Alyx is a great companion. She carries her own weight and most importantly, she stays out of your way. Her reactions are very realistic. However she is vulnerable to attack and can wind up dead very quickly. There is no health indicator for her. You'll have to be mindful of her, but at least you don't have to babysit her. Teamwork feels natural, not forced. In one level you'll have to use a flashlight to illuminate the creatures in the dark, while Alyx picks them off. It's a well-designed form of interaction that makes you feel as though you're playing in a co-op mode.
Half Life is an amazing-looking franchise, and Episode One carries on that tradition, although it really doesn't add anything new. The environments and enemies are the same, but at least the high standards of graphics have been maintained. Characters animate smoothly. The monsters are especially creepy on all levels including design, animation, and sound. The Citadel is huge. The developers were able to make you feel how cold, massive, and oppressive this monolithic structure is. Voiceovers are excellent, and there is a commentary from the developers that will give you some insight into how things progressed from the last game to this one.
Half Life 2: Episode Two
Talk about cliffhangers. At the end of the last game, Freeman is involved in a seemingly tragic accident when his rail car is thrown over a deadly precipice. As you might well imagine, he made it out alive. Now, I don't want to spoil any surprises for you, but it's relatively safe to say that a game without Freeman is not a Half Life game - so he must live. What happens next is pure action and adventure. The story kicks things into gear, and the action is taken to the next level. We still have the same arsenal, and most of the same enemies, but the challenge is more intense this time around. Not necessarily more difficult, just more refined. Much of this can be attributed to the different locations and the more intelligent and aggressive enemies. The puzzle-solving elements are also more prominent than they were in Episode One. They are nicely ingrained in each situation to appear as natural occurrences. The storyline permeates the game from beginning to end like the yellow brick road.
Stranded in the wilderness, a long way from City 17, Freeman encounters a new world, one that is far different from the decaying concrete ruins. Not left unscathed by the Combine, much of what was once pristine forest and wilderness has become a partially mutated wasteland. This is a great environment for us. It's a refreshing change from sewers, dirty city streets, and office complexes. What we get in exchange are caves, mountains, rivers, forests, and abandoned ghosts towns. Of course they are rife with obstacles to overcome and creatures to destroy. This new setting goes a long way in sustaining interest in the series, which I must admit was waning in the last game. It's apparent that the developers pulled out all the stops for this one.

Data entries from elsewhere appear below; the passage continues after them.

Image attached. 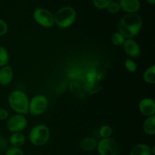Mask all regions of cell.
I'll return each mask as SVG.
<instances>
[{"instance_id": "6da1fadb", "label": "cell", "mask_w": 155, "mask_h": 155, "mask_svg": "<svg viewBox=\"0 0 155 155\" xmlns=\"http://www.w3.org/2000/svg\"><path fill=\"white\" fill-rule=\"evenodd\" d=\"M142 20L137 13L127 14L120 19L118 25L119 33L127 39H133L140 32Z\"/></svg>"}, {"instance_id": "7a4b0ae2", "label": "cell", "mask_w": 155, "mask_h": 155, "mask_svg": "<svg viewBox=\"0 0 155 155\" xmlns=\"http://www.w3.org/2000/svg\"><path fill=\"white\" fill-rule=\"evenodd\" d=\"M8 104L12 110L20 114L28 113L29 100L27 95L21 90H15L9 95Z\"/></svg>"}, {"instance_id": "3957f363", "label": "cell", "mask_w": 155, "mask_h": 155, "mask_svg": "<svg viewBox=\"0 0 155 155\" xmlns=\"http://www.w3.org/2000/svg\"><path fill=\"white\" fill-rule=\"evenodd\" d=\"M77 18L76 11L72 7L66 6L59 9L54 16V24L61 28H68L71 27Z\"/></svg>"}, {"instance_id": "277c9868", "label": "cell", "mask_w": 155, "mask_h": 155, "mask_svg": "<svg viewBox=\"0 0 155 155\" xmlns=\"http://www.w3.org/2000/svg\"><path fill=\"white\" fill-rule=\"evenodd\" d=\"M49 130L43 124L36 125L30 133V140L36 146H42L48 142L49 139Z\"/></svg>"}, {"instance_id": "5b68a950", "label": "cell", "mask_w": 155, "mask_h": 155, "mask_svg": "<svg viewBox=\"0 0 155 155\" xmlns=\"http://www.w3.org/2000/svg\"><path fill=\"white\" fill-rule=\"evenodd\" d=\"M97 150L100 155H118L119 145L113 139H102L97 143Z\"/></svg>"}, {"instance_id": "8992f818", "label": "cell", "mask_w": 155, "mask_h": 155, "mask_svg": "<svg viewBox=\"0 0 155 155\" xmlns=\"http://www.w3.org/2000/svg\"><path fill=\"white\" fill-rule=\"evenodd\" d=\"M48 107V100L43 95H37L29 101L28 112L32 115H39L44 113Z\"/></svg>"}, {"instance_id": "52a82bcc", "label": "cell", "mask_w": 155, "mask_h": 155, "mask_svg": "<svg viewBox=\"0 0 155 155\" xmlns=\"http://www.w3.org/2000/svg\"><path fill=\"white\" fill-rule=\"evenodd\" d=\"M35 21L44 27H51L54 24V15L45 8H37L33 12Z\"/></svg>"}, {"instance_id": "ba28073f", "label": "cell", "mask_w": 155, "mask_h": 155, "mask_svg": "<svg viewBox=\"0 0 155 155\" xmlns=\"http://www.w3.org/2000/svg\"><path fill=\"white\" fill-rule=\"evenodd\" d=\"M27 120L22 114H16L9 118L7 122V128L12 133H20L26 128Z\"/></svg>"}, {"instance_id": "9c48e42d", "label": "cell", "mask_w": 155, "mask_h": 155, "mask_svg": "<svg viewBox=\"0 0 155 155\" xmlns=\"http://www.w3.org/2000/svg\"><path fill=\"white\" fill-rule=\"evenodd\" d=\"M139 110L142 114L147 117L154 116L155 114V103L151 98H143L139 104Z\"/></svg>"}, {"instance_id": "30bf717a", "label": "cell", "mask_w": 155, "mask_h": 155, "mask_svg": "<svg viewBox=\"0 0 155 155\" xmlns=\"http://www.w3.org/2000/svg\"><path fill=\"white\" fill-rule=\"evenodd\" d=\"M123 45H124V51L130 57L136 58L140 54V46L133 39H127V40H125Z\"/></svg>"}, {"instance_id": "8fae6325", "label": "cell", "mask_w": 155, "mask_h": 155, "mask_svg": "<svg viewBox=\"0 0 155 155\" xmlns=\"http://www.w3.org/2000/svg\"><path fill=\"white\" fill-rule=\"evenodd\" d=\"M119 4L120 8L127 12V14L136 13L141 6L139 0H120Z\"/></svg>"}, {"instance_id": "7c38bea8", "label": "cell", "mask_w": 155, "mask_h": 155, "mask_svg": "<svg viewBox=\"0 0 155 155\" xmlns=\"http://www.w3.org/2000/svg\"><path fill=\"white\" fill-rule=\"evenodd\" d=\"M13 78V71L9 66H4L0 70V84L6 86L11 83Z\"/></svg>"}, {"instance_id": "4fadbf2b", "label": "cell", "mask_w": 155, "mask_h": 155, "mask_svg": "<svg viewBox=\"0 0 155 155\" xmlns=\"http://www.w3.org/2000/svg\"><path fill=\"white\" fill-rule=\"evenodd\" d=\"M130 155H152V153L148 145L145 144H138L132 148Z\"/></svg>"}, {"instance_id": "5bb4252c", "label": "cell", "mask_w": 155, "mask_h": 155, "mask_svg": "<svg viewBox=\"0 0 155 155\" xmlns=\"http://www.w3.org/2000/svg\"><path fill=\"white\" fill-rule=\"evenodd\" d=\"M97 146V142L92 137H85L80 141V147L84 151H92Z\"/></svg>"}, {"instance_id": "9a60e30c", "label": "cell", "mask_w": 155, "mask_h": 155, "mask_svg": "<svg viewBox=\"0 0 155 155\" xmlns=\"http://www.w3.org/2000/svg\"><path fill=\"white\" fill-rule=\"evenodd\" d=\"M143 130L146 134L153 136L155 134V116L148 117L143 123Z\"/></svg>"}, {"instance_id": "2e32d148", "label": "cell", "mask_w": 155, "mask_h": 155, "mask_svg": "<svg viewBox=\"0 0 155 155\" xmlns=\"http://www.w3.org/2000/svg\"><path fill=\"white\" fill-rule=\"evenodd\" d=\"M10 143L12 146L20 148L25 143V136L21 133H14L10 136Z\"/></svg>"}, {"instance_id": "e0dca14e", "label": "cell", "mask_w": 155, "mask_h": 155, "mask_svg": "<svg viewBox=\"0 0 155 155\" xmlns=\"http://www.w3.org/2000/svg\"><path fill=\"white\" fill-rule=\"evenodd\" d=\"M143 78H144V80H145L146 83H150V84H154L155 83V66L154 65L151 66L145 71Z\"/></svg>"}, {"instance_id": "ac0fdd59", "label": "cell", "mask_w": 155, "mask_h": 155, "mask_svg": "<svg viewBox=\"0 0 155 155\" xmlns=\"http://www.w3.org/2000/svg\"><path fill=\"white\" fill-rule=\"evenodd\" d=\"M9 55L8 51L4 47L0 45V68L6 66L8 63Z\"/></svg>"}, {"instance_id": "d6986e66", "label": "cell", "mask_w": 155, "mask_h": 155, "mask_svg": "<svg viewBox=\"0 0 155 155\" xmlns=\"http://www.w3.org/2000/svg\"><path fill=\"white\" fill-rule=\"evenodd\" d=\"M125 39L126 38L120 33L117 32V33H115L114 34H113L111 37V42L114 45H117V46H120V45H124V42L126 40Z\"/></svg>"}, {"instance_id": "ffe728a7", "label": "cell", "mask_w": 155, "mask_h": 155, "mask_svg": "<svg viewBox=\"0 0 155 155\" xmlns=\"http://www.w3.org/2000/svg\"><path fill=\"white\" fill-rule=\"evenodd\" d=\"M112 134V129L110 126L104 125L101 127L99 130V135L103 139H107V138H110V136Z\"/></svg>"}, {"instance_id": "44dd1931", "label": "cell", "mask_w": 155, "mask_h": 155, "mask_svg": "<svg viewBox=\"0 0 155 155\" xmlns=\"http://www.w3.org/2000/svg\"><path fill=\"white\" fill-rule=\"evenodd\" d=\"M112 2L113 0H92L93 5L98 9L107 8L109 4Z\"/></svg>"}, {"instance_id": "7402d4cb", "label": "cell", "mask_w": 155, "mask_h": 155, "mask_svg": "<svg viewBox=\"0 0 155 155\" xmlns=\"http://www.w3.org/2000/svg\"><path fill=\"white\" fill-rule=\"evenodd\" d=\"M124 65H125L127 71L131 73L136 72V70H137V66H136V63L130 59H127L124 62Z\"/></svg>"}, {"instance_id": "603a6c76", "label": "cell", "mask_w": 155, "mask_h": 155, "mask_svg": "<svg viewBox=\"0 0 155 155\" xmlns=\"http://www.w3.org/2000/svg\"><path fill=\"white\" fill-rule=\"evenodd\" d=\"M107 11L108 12L111 14H116L120 10V4L117 2H112L109 4V5L107 7Z\"/></svg>"}, {"instance_id": "cb8c5ba5", "label": "cell", "mask_w": 155, "mask_h": 155, "mask_svg": "<svg viewBox=\"0 0 155 155\" xmlns=\"http://www.w3.org/2000/svg\"><path fill=\"white\" fill-rule=\"evenodd\" d=\"M5 155H24V154L20 148L12 146L8 148Z\"/></svg>"}, {"instance_id": "d4e9b609", "label": "cell", "mask_w": 155, "mask_h": 155, "mask_svg": "<svg viewBox=\"0 0 155 155\" xmlns=\"http://www.w3.org/2000/svg\"><path fill=\"white\" fill-rule=\"evenodd\" d=\"M8 31V25L3 20L0 19V36L5 34Z\"/></svg>"}, {"instance_id": "484cf974", "label": "cell", "mask_w": 155, "mask_h": 155, "mask_svg": "<svg viewBox=\"0 0 155 155\" xmlns=\"http://www.w3.org/2000/svg\"><path fill=\"white\" fill-rule=\"evenodd\" d=\"M7 146V141L2 136H0V151H2L3 150L5 149Z\"/></svg>"}, {"instance_id": "4316f807", "label": "cell", "mask_w": 155, "mask_h": 155, "mask_svg": "<svg viewBox=\"0 0 155 155\" xmlns=\"http://www.w3.org/2000/svg\"><path fill=\"white\" fill-rule=\"evenodd\" d=\"M8 116V112L3 108H0V120L6 119Z\"/></svg>"}, {"instance_id": "83f0119b", "label": "cell", "mask_w": 155, "mask_h": 155, "mask_svg": "<svg viewBox=\"0 0 155 155\" xmlns=\"http://www.w3.org/2000/svg\"><path fill=\"white\" fill-rule=\"evenodd\" d=\"M147 2H148L149 4H151V5H154L155 3V0H146Z\"/></svg>"}, {"instance_id": "f1b7e54d", "label": "cell", "mask_w": 155, "mask_h": 155, "mask_svg": "<svg viewBox=\"0 0 155 155\" xmlns=\"http://www.w3.org/2000/svg\"><path fill=\"white\" fill-rule=\"evenodd\" d=\"M30 155H32V154H30Z\"/></svg>"}]
</instances>
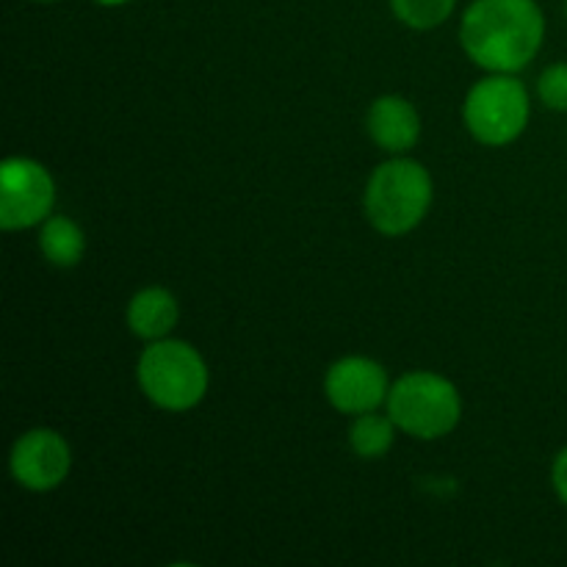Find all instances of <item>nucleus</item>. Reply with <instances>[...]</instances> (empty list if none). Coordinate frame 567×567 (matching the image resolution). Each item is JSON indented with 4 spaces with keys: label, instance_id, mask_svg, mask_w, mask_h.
<instances>
[{
    "label": "nucleus",
    "instance_id": "nucleus-17",
    "mask_svg": "<svg viewBox=\"0 0 567 567\" xmlns=\"http://www.w3.org/2000/svg\"><path fill=\"white\" fill-rule=\"evenodd\" d=\"M39 3H55V0H39Z\"/></svg>",
    "mask_w": 567,
    "mask_h": 567
},
{
    "label": "nucleus",
    "instance_id": "nucleus-7",
    "mask_svg": "<svg viewBox=\"0 0 567 567\" xmlns=\"http://www.w3.org/2000/svg\"><path fill=\"white\" fill-rule=\"evenodd\" d=\"M11 476L28 491H53L72 468V452L64 437L53 430H31L17 437L11 449Z\"/></svg>",
    "mask_w": 567,
    "mask_h": 567
},
{
    "label": "nucleus",
    "instance_id": "nucleus-14",
    "mask_svg": "<svg viewBox=\"0 0 567 567\" xmlns=\"http://www.w3.org/2000/svg\"><path fill=\"white\" fill-rule=\"evenodd\" d=\"M537 94L554 111H567V64H551L537 81Z\"/></svg>",
    "mask_w": 567,
    "mask_h": 567
},
{
    "label": "nucleus",
    "instance_id": "nucleus-12",
    "mask_svg": "<svg viewBox=\"0 0 567 567\" xmlns=\"http://www.w3.org/2000/svg\"><path fill=\"white\" fill-rule=\"evenodd\" d=\"M393 419L391 415H377L363 413L354 419L352 430H349V446L354 449V454L363 460H380L391 452L393 446Z\"/></svg>",
    "mask_w": 567,
    "mask_h": 567
},
{
    "label": "nucleus",
    "instance_id": "nucleus-16",
    "mask_svg": "<svg viewBox=\"0 0 567 567\" xmlns=\"http://www.w3.org/2000/svg\"><path fill=\"white\" fill-rule=\"evenodd\" d=\"M94 3H100V6H125V3H131V0H94Z\"/></svg>",
    "mask_w": 567,
    "mask_h": 567
},
{
    "label": "nucleus",
    "instance_id": "nucleus-5",
    "mask_svg": "<svg viewBox=\"0 0 567 567\" xmlns=\"http://www.w3.org/2000/svg\"><path fill=\"white\" fill-rule=\"evenodd\" d=\"M463 114L474 138L487 147H504L515 142L529 122V94L509 72H493L471 89Z\"/></svg>",
    "mask_w": 567,
    "mask_h": 567
},
{
    "label": "nucleus",
    "instance_id": "nucleus-9",
    "mask_svg": "<svg viewBox=\"0 0 567 567\" xmlns=\"http://www.w3.org/2000/svg\"><path fill=\"white\" fill-rule=\"evenodd\" d=\"M369 136L380 144L385 153H408L415 147L421 136V116L404 97L385 94L374 100L369 109Z\"/></svg>",
    "mask_w": 567,
    "mask_h": 567
},
{
    "label": "nucleus",
    "instance_id": "nucleus-13",
    "mask_svg": "<svg viewBox=\"0 0 567 567\" xmlns=\"http://www.w3.org/2000/svg\"><path fill=\"white\" fill-rule=\"evenodd\" d=\"M457 0H391V9L404 25L415 31H430L452 17Z\"/></svg>",
    "mask_w": 567,
    "mask_h": 567
},
{
    "label": "nucleus",
    "instance_id": "nucleus-11",
    "mask_svg": "<svg viewBox=\"0 0 567 567\" xmlns=\"http://www.w3.org/2000/svg\"><path fill=\"white\" fill-rule=\"evenodd\" d=\"M39 249L53 266L70 269L81 264L86 252V236L70 216H48L39 230Z\"/></svg>",
    "mask_w": 567,
    "mask_h": 567
},
{
    "label": "nucleus",
    "instance_id": "nucleus-3",
    "mask_svg": "<svg viewBox=\"0 0 567 567\" xmlns=\"http://www.w3.org/2000/svg\"><path fill=\"white\" fill-rule=\"evenodd\" d=\"M138 385L161 410L183 413L203 402L208 365L186 341H153L138 358Z\"/></svg>",
    "mask_w": 567,
    "mask_h": 567
},
{
    "label": "nucleus",
    "instance_id": "nucleus-1",
    "mask_svg": "<svg viewBox=\"0 0 567 567\" xmlns=\"http://www.w3.org/2000/svg\"><path fill=\"white\" fill-rule=\"evenodd\" d=\"M546 37V17L535 0H474L460 22L465 53L487 72H518Z\"/></svg>",
    "mask_w": 567,
    "mask_h": 567
},
{
    "label": "nucleus",
    "instance_id": "nucleus-2",
    "mask_svg": "<svg viewBox=\"0 0 567 567\" xmlns=\"http://www.w3.org/2000/svg\"><path fill=\"white\" fill-rule=\"evenodd\" d=\"M430 205L432 177L419 161H385L365 186V216L382 236H404L419 227Z\"/></svg>",
    "mask_w": 567,
    "mask_h": 567
},
{
    "label": "nucleus",
    "instance_id": "nucleus-8",
    "mask_svg": "<svg viewBox=\"0 0 567 567\" xmlns=\"http://www.w3.org/2000/svg\"><path fill=\"white\" fill-rule=\"evenodd\" d=\"M324 393L336 410L347 415H363L380 408L391 393L388 374L377 360L343 358L330 365Z\"/></svg>",
    "mask_w": 567,
    "mask_h": 567
},
{
    "label": "nucleus",
    "instance_id": "nucleus-4",
    "mask_svg": "<svg viewBox=\"0 0 567 567\" xmlns=\"http://www.w3.org/2000/svg\"><path fill=\"white\" fill-rule=\"evenodd\" d=\"M388 415L393 424L419 441H435L460 424L463 402L446 377L432 371L404 374L388 393Z\"/></svg>",
    "mask_w": 567,
    "mask_h": 567
},
{
    "label": "nucleus",
    "instance_id": "nucleus-15",
    "mask_svg": "<svg viewBox=\"0 0 567 567\" xmlns=\"http://www.w3.org/2000/svg\"><path fill=\"white\" fill-rule=\"evenodd\" d=\"M554 487H557L559 498L567 504V449H563L559 457L554 460Z\"/></svg>",
    "mask_w": 567,
    "mask_h": 567
},
{
    "label": "nucleus",
    "instance_id": "nucleus-6",
    "mask_svg": "<svg viewBox=\"0 0 567 567\" xmlns=\"http://www.w3.org/2000/svg\"><path fill=\"white\" fill-rule=\"evenodd\" d=\"M55 203V183L42 164L31 158H6L0 166V225L25 230L42 225Z\"/></svg>",
    "mask_w": 567,
    "mask_h": 567
},
{
    "label": "nucleus",
    "instance_id": "nucleus-10",
    "mask_svg": "<svg viewBox=\"0 0 567 567\" xmlns=\"http://www.w3.org/2000/svg\"><path fill=\"white\" fill-rule=\"evenodd\" d=\"M177 299L166 288H142L127 305V327L144 341H161L177 324Z\"/></svg>",
    "mask_w": 567,
    "mask_h": 567
}]
</instances>
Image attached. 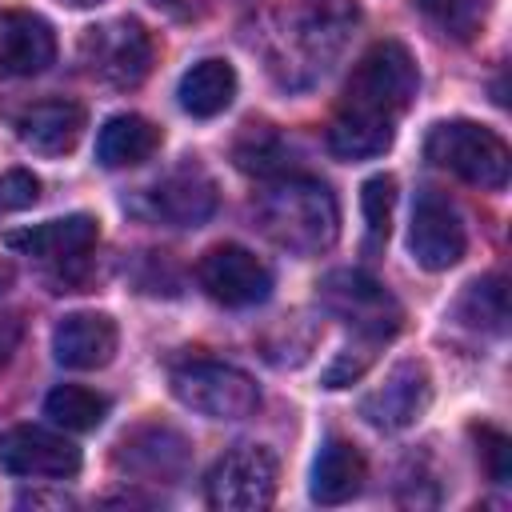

Not only is the story stronger than ever, but the character development, primarily that of the minor ones, is fully realized in this game. Through conversation, actions, and especially expressions, the gang is more fleshed out than ever. We've already seen how Alyx has developed in Episode One, as a person and a partner. She shows human range in her emotions, and most importantly for gaming purposes, she proves to be an integral partner. She's even better in this game, and that includes better looking. The other A.I. , such as the audacious Magnusson, Eli, and the doc, are all back and they follow in Alyx's footsteps, careful not to get in your way, get lost or get stuck. They even pull their own weight, and you can't ask for more than than.